大塚薬方7・8号
第六回 調剤過誤
目で耳で 念には念の 処方箋
いわゆる「ヒヤリハット」は、医療に付きものだ。先月中旬、「厚生労働省は今年度、医療事故に至らなかったニアミス(ヒヤリハット)事例について、薬局で収集する事業に乗り出す。
医薬分業が進む中、複数の病院からの重複投薬など薬局ならではの事例を分析し、医薬安全の向上につなげるのが狙い」という記事が時事通信社から配信された。

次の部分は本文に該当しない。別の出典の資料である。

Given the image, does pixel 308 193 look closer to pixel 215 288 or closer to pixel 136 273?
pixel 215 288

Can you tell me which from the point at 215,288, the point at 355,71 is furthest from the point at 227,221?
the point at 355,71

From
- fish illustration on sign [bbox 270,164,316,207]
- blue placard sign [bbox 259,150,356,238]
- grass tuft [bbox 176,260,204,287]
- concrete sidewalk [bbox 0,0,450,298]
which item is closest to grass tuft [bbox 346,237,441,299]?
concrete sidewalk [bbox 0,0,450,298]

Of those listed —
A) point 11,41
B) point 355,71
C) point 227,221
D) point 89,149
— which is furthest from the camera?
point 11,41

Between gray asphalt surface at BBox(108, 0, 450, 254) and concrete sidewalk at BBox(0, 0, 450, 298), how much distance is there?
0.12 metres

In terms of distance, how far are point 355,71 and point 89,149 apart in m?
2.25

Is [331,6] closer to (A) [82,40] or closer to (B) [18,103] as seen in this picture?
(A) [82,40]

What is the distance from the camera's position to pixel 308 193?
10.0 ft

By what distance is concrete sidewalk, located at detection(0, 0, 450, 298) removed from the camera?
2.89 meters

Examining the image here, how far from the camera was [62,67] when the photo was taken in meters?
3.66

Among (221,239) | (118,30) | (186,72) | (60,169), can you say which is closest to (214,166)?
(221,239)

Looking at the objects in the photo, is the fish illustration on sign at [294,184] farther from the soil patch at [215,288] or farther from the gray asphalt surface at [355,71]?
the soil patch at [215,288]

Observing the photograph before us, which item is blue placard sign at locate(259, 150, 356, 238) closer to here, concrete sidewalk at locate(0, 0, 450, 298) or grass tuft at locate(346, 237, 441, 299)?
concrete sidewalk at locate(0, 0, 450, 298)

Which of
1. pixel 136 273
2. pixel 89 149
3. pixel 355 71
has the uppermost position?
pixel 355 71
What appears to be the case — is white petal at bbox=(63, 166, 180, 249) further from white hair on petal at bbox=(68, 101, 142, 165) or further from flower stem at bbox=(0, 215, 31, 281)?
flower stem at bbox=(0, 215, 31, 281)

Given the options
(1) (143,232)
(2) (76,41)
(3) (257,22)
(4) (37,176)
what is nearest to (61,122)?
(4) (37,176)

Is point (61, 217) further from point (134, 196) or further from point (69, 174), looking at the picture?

記事は、「財団法人日本医療機能評価機構が平成十六年度(2004年度)から、医療機関のヒヤリハット収集・分析を実施。
月一万五千?二万件ほどの報告があり、このうち薬の取り違えなど薬剤関連は約三割を占める」という事実に触れた上で、だが、これは院内事例だけを対象としていることもあって、「六割近くは院外の薬局で調剤を受けているが、薬局は報告施設ではないため、重複投薬や市販薬・健康食品との併用など、薬局特有の情報は集まらない」と指摘。
このため厚生労働省が昨年度、日本薬剤師会に委託し、ヒヤリハット収集の在り方を検討していたのだそうだ。
つまり医薬分業が進んだ今日の状況を鑑みて、いよいよ本格的に調剤過誤の対策に乗り出したということだろう。
昨年の医療法改正で薬局が医療提供施設に位置づけられたことによって、すべての薬局に安全管理体制の整備が義務付けられたことは、薬剤師の役割と責任を促すという意味においてとても良いことだと思う。
これにより、あってはならない調剤過誤を中心とした薬剤にまつわる事故軽減が進むはずだ。
事実、こうした状況を受けてソフト、ハード両面から具体的な形で調剤過誤を防止するマニュアル整備、教育、システム開発などを進めている調剤薬局が増えてきていると聞く。
もちろん院内薬局においても同様である。
これも良いことだ。
しかし、人の生き死にに関わることなので、考えてみれば当たり前のことだ。
むしろ今までがこういう認識において甘かったといえるかもしれない。
だが、薬剤師や薬局に役割と責任に対する覚悟ができ、現場での対応策が整ったとしても、最終的には人のすること。
事故がゼロになるとは言い切れまい。
それに薬を投与するということは本来、体内に異物を入れることと同義であるがゆえに、薬が"両刃の剣"的なものであることはいわずもがなである。
それにもかかわらず、治療のほとんどは薬物に依存する。
したがってやはり、患者からの十分な情報収集をした上での服薬指導が薬剤師の重要な仕事になる。
そのためには医師から回ってくる処方箋の入念なチェックはことのほか大切である。
もちろん医師の側も責任をもって分かりやすい処方箋の出し方をするように努めなければならないし、薬剤師からの疑義照会などにも懇切丁寧に対応していかなくてはいけない。
最近は、ジェネリック医薬品の使用も急速な勢いで進んでいる。
製品の種類や名称、形状などその判別はより複雑になってきている。
このあたりも二重丸の要注意事項だ。
加えて医師や薬剤師のあずかり知らぬところでサプリメントや健康食品を摂っている患者も少なくない。
こうしたものと薬との相互作用を考慮しなければならない場面も度々だ。
「目で耳で 念には念の 処方箋」
調剤過誤による事故は大きな医療事故だ。
これを未然に防止するために最後に頼れるのは、薬に関与する医師や薬剤師の確かな知識と研ぎ澄まされた感覚に裏打ちされた念の入れよう以外の何ものでもない。